By Tiffany Hsu
8:29 AM PST, November 15, 2012
The Eurozone is back in a recession, its first in three years, as gross domestic product for the debt-plagued 17-nation bloc contracted 0.1% in the third quarter from the earlier quarter.
In the second quarter, the currency collective tightened 0.2%, according to the official European Union statistics agency, Eurostat. Two consecutive quarterly slips make a recession.
Growth in core countries such as Germany and France couldn't counteract the plunges in long-struggling, austerity-bound nations such as Spain and Italy. Portugal took an especially nasty 0.8% dive.
Even countries that had been expanding took a dive, with the Netherlands experiencing a 1.1% squeeze and Austria contracting 0.1%. Germany saw its growth slow to 0.2% in the third quarter from 0.3% in the second.
France, however, reversed a string of flat or down quarters with 0.2% expansion.
The wider, 27-member European Union escaped recession, its GDP advancing 0.1% in the third quarter after tightening 0.2% in the second.
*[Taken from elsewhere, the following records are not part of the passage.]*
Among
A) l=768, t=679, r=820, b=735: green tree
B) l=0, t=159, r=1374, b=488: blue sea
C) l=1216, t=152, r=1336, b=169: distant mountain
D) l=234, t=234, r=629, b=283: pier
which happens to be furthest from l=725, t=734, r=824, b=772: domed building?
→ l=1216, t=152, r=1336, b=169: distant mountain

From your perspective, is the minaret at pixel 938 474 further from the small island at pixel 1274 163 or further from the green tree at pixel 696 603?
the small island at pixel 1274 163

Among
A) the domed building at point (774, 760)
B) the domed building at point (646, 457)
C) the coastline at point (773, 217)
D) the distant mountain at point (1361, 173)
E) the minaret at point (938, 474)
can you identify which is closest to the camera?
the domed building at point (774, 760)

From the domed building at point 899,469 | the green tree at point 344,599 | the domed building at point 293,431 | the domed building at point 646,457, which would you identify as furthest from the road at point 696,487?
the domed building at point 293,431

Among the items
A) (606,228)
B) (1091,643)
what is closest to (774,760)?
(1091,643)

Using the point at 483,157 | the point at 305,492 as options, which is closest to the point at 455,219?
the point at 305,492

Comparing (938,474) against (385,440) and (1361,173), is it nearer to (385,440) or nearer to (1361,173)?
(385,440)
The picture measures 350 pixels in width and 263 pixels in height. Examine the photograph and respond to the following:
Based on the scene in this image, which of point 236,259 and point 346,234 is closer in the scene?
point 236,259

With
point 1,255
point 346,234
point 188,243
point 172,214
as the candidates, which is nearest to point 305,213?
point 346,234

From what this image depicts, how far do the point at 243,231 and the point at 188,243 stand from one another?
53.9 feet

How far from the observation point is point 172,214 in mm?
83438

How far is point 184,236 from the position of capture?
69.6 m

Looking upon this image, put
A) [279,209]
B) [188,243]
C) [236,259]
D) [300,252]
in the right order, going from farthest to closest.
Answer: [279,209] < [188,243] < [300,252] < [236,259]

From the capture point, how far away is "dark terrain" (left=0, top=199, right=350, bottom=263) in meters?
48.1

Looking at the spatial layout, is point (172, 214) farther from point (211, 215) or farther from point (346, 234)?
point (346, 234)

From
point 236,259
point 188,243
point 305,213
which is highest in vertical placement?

In Britain., fresh off the Summer Olympics, the economy boomed 1% after a 0.4% drop.
A separate Eurostat report Thursday showed annual inflation in the euro-currency area down to 2.5% in October, from 2.6% the previous month.
In a speech Thursday, European Central Bank President Mario Draghi urged governments to avoid tax hikes in favor of spending cuts as a strategy for fiscal consolidation. He also stressed the need for "calm pragmatism going forward.
"It is essential that all parties involved in Europe's large and complex path of reforms stick to their commitments," Draghi said.